Let's generate the CRC-8 checksum for the example from 802.11-2016 in section 21.3.10.3 and compare it to the expected checksum.

Model description

To implement a variant of the checksum algorithm set out in the 802.11-2016 standard, let's configure the General CRC Generator block to work with the polynomial $z^8 + z^2 + z + 1$, set the initial bit state to 1, set the XOR bit to 1 and select the direct method.

image.png

The simulation length is 0, i.e. one input message from the block Input will be processed. This block is given as an example in 802.11-2016 section 21.3.10.3. The message includes bits {m0, .... m22} with values [1 0 0 0 1 1 1 0 0 0 0 0 0 0 0 0 0 0 0 0 0 0 0 0 0 0 0 0 0 0 0 0 0 0 0 1 1 1 1], the expected checksum for them {c7, ..., c0} is [0 0 0 0 1 1 1 0 0 0]. The model has blocks for bitwise comparison of the calculated and expected checksum.

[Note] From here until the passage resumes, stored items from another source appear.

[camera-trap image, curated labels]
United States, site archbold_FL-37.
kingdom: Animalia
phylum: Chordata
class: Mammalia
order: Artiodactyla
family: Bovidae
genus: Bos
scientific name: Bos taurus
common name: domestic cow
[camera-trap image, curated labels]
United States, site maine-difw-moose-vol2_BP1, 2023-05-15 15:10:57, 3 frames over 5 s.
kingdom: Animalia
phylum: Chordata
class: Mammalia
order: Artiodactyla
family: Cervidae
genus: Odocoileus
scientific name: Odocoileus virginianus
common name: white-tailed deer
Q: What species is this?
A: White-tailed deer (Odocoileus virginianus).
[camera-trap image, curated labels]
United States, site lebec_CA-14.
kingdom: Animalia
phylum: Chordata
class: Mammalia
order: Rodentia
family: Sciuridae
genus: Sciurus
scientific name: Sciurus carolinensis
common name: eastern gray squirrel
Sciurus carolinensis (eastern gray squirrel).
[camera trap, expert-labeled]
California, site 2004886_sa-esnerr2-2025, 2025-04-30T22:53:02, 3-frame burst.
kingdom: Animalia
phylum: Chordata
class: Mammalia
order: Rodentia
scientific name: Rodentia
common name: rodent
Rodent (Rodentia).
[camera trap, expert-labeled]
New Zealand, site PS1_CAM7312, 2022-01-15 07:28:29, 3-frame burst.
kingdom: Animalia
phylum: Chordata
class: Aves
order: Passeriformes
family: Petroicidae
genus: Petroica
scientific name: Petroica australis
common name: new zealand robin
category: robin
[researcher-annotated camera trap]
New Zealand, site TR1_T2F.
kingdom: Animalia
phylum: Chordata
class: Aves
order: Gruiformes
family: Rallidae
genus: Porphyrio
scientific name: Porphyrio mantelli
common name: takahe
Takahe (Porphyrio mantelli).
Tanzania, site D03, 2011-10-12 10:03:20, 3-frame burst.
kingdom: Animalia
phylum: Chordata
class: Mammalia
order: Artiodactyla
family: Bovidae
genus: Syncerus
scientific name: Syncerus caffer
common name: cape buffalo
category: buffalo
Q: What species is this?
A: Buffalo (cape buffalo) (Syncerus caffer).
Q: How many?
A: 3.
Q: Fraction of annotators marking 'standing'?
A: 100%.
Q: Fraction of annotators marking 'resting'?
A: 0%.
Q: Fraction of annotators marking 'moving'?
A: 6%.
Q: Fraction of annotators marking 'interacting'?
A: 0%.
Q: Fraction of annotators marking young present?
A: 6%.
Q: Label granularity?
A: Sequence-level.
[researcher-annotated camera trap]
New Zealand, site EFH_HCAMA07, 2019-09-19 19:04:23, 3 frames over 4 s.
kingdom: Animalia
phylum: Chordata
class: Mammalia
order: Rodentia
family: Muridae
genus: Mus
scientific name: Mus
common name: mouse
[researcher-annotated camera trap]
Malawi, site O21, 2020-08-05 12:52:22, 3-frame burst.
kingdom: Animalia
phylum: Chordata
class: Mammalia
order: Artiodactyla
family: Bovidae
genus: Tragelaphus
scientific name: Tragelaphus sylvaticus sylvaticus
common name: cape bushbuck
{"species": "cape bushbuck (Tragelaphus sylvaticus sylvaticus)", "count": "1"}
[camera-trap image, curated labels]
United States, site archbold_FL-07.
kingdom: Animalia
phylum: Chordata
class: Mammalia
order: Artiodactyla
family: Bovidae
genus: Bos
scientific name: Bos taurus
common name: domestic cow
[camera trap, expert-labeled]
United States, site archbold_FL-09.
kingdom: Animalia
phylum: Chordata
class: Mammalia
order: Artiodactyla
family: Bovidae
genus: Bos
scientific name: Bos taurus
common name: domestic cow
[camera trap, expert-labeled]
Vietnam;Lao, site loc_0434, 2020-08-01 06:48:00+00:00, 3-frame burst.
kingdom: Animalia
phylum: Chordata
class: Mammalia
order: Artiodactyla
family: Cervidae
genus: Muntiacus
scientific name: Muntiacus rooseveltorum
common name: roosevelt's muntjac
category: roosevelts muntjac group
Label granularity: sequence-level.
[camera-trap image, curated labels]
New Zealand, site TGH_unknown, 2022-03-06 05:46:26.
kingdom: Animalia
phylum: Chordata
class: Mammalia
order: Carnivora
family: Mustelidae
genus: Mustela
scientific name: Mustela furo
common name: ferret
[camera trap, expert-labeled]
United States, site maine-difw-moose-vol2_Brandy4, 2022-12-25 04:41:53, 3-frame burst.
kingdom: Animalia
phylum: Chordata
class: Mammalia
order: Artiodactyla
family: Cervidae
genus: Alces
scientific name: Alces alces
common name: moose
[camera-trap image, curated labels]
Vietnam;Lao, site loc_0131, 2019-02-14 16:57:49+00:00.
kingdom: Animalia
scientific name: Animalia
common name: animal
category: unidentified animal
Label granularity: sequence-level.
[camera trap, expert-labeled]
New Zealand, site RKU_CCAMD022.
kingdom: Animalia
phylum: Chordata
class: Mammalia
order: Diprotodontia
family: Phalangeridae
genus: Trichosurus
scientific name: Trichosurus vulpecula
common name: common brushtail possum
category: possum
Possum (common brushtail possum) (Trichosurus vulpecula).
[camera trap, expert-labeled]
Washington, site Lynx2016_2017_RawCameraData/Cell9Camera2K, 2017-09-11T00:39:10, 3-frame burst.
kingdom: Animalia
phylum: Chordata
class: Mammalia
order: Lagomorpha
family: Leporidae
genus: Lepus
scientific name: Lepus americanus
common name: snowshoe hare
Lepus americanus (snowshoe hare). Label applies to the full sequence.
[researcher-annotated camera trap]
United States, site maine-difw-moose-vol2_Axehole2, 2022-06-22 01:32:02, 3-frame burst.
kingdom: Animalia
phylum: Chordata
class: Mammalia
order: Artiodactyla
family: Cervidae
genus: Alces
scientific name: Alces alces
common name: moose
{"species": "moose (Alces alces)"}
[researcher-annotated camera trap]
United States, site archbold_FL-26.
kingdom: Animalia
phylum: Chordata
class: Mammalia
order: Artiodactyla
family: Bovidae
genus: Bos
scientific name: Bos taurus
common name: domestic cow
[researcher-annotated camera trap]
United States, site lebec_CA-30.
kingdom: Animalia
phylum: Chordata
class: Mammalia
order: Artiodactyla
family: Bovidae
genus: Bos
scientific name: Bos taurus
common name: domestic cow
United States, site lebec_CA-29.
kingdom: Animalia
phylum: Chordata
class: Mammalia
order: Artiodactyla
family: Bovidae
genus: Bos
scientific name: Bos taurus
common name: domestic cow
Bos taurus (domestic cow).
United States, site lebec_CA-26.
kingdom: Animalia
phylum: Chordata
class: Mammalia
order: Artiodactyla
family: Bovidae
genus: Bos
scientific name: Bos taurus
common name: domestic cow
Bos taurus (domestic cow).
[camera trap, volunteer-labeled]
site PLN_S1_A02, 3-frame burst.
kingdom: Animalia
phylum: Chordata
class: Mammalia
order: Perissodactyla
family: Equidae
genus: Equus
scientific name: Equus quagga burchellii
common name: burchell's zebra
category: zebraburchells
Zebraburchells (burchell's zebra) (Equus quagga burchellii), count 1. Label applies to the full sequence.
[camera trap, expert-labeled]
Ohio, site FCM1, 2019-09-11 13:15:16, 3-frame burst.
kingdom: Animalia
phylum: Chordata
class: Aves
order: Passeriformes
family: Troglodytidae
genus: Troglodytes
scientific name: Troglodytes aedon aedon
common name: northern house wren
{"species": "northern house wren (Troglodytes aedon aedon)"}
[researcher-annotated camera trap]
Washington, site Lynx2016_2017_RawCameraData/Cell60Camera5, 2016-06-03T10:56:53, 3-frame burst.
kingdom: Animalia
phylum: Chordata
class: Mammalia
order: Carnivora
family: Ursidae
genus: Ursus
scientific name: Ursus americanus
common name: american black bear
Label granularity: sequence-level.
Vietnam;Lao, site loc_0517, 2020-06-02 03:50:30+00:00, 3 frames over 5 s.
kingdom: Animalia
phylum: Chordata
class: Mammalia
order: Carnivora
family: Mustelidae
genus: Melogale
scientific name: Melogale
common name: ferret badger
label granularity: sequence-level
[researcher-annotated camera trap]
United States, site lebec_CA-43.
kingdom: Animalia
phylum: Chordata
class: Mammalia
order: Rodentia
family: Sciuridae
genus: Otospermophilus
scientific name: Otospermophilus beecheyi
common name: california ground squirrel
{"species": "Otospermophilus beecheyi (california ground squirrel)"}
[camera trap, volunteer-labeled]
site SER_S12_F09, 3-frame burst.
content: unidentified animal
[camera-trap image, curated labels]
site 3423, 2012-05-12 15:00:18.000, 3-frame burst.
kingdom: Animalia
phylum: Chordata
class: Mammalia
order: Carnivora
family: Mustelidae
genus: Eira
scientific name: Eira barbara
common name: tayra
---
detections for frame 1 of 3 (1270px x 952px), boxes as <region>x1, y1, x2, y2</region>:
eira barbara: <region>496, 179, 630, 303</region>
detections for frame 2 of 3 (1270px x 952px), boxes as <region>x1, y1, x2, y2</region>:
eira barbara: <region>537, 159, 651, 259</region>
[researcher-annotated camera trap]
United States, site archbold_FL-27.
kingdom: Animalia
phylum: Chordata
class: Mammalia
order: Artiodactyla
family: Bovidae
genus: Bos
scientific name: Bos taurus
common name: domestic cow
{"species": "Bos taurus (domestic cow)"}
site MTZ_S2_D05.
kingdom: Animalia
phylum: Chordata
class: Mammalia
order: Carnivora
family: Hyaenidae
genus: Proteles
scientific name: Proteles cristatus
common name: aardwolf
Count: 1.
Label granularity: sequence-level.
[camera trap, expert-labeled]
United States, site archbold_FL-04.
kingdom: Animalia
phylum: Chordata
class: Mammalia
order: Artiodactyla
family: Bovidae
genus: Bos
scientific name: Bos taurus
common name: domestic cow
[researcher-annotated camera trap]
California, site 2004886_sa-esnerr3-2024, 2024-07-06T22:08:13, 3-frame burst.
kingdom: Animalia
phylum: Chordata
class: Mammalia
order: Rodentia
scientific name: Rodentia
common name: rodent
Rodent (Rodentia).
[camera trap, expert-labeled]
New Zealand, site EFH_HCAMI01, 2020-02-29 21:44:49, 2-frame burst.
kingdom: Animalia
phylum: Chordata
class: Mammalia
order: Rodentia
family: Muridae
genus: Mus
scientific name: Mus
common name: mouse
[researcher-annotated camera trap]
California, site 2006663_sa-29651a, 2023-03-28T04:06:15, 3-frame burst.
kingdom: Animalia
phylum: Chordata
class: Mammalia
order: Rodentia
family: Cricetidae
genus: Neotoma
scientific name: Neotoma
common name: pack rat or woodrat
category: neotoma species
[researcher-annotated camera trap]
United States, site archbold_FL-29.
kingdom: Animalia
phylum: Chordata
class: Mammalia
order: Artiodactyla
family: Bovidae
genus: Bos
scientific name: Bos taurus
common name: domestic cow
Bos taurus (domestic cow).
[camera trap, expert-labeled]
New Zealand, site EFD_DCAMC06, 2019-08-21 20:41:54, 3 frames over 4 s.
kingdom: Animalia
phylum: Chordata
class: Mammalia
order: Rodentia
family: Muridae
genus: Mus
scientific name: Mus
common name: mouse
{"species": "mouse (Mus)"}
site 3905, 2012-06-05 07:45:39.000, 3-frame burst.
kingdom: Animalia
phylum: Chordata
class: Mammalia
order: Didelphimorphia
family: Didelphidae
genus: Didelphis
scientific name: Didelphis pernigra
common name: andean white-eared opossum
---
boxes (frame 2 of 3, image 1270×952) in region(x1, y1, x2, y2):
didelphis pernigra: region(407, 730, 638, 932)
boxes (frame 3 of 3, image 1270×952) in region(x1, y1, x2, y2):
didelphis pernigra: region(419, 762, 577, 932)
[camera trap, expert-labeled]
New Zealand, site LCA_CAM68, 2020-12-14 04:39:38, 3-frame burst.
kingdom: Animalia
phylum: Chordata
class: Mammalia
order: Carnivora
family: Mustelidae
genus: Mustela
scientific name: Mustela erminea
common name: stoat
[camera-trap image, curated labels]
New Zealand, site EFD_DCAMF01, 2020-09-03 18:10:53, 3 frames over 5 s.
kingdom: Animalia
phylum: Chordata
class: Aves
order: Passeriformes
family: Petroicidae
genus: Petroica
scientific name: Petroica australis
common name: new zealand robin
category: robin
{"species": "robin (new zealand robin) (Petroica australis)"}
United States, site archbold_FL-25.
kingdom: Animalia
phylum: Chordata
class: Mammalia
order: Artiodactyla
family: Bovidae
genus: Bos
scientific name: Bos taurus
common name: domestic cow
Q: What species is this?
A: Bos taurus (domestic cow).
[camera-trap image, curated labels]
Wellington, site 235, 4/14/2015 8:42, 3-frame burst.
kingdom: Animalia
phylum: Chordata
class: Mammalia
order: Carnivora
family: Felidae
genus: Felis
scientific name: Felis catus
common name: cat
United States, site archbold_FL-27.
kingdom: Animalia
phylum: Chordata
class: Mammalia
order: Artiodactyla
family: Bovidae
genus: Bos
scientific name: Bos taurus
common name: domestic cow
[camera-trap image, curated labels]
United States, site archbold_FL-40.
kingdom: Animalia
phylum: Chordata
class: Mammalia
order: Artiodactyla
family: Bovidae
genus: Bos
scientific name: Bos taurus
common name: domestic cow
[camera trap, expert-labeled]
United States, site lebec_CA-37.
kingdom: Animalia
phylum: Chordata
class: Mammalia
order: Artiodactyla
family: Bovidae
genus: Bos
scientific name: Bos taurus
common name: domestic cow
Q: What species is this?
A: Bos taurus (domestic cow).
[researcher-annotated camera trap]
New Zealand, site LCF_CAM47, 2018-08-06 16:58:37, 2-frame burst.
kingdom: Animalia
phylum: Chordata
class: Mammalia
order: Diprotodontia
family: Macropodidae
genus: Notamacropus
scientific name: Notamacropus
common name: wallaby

Each time the comparator input matches the checksum stored in it, the corresponding output bit takes the value 1.

In [ ]:
model_name = "generate_crc_8_checksum";
model_name in [m.name for m in engee.get_all_models()] ? engee.open(model_name) : engee.load( "$(@__DIR__)/$(model_name).engee");
res = engee.run( model_name );

collect(res["comparedOut"]).value[end]
Out[0]:
8-element Vector{Bool}:
 1
 1
 1
 1
 1
 1
 1
 1

Conclusion

We have verified the operation of the General CRC Generator block and implemented the checksum calculation according to 802.11-2016.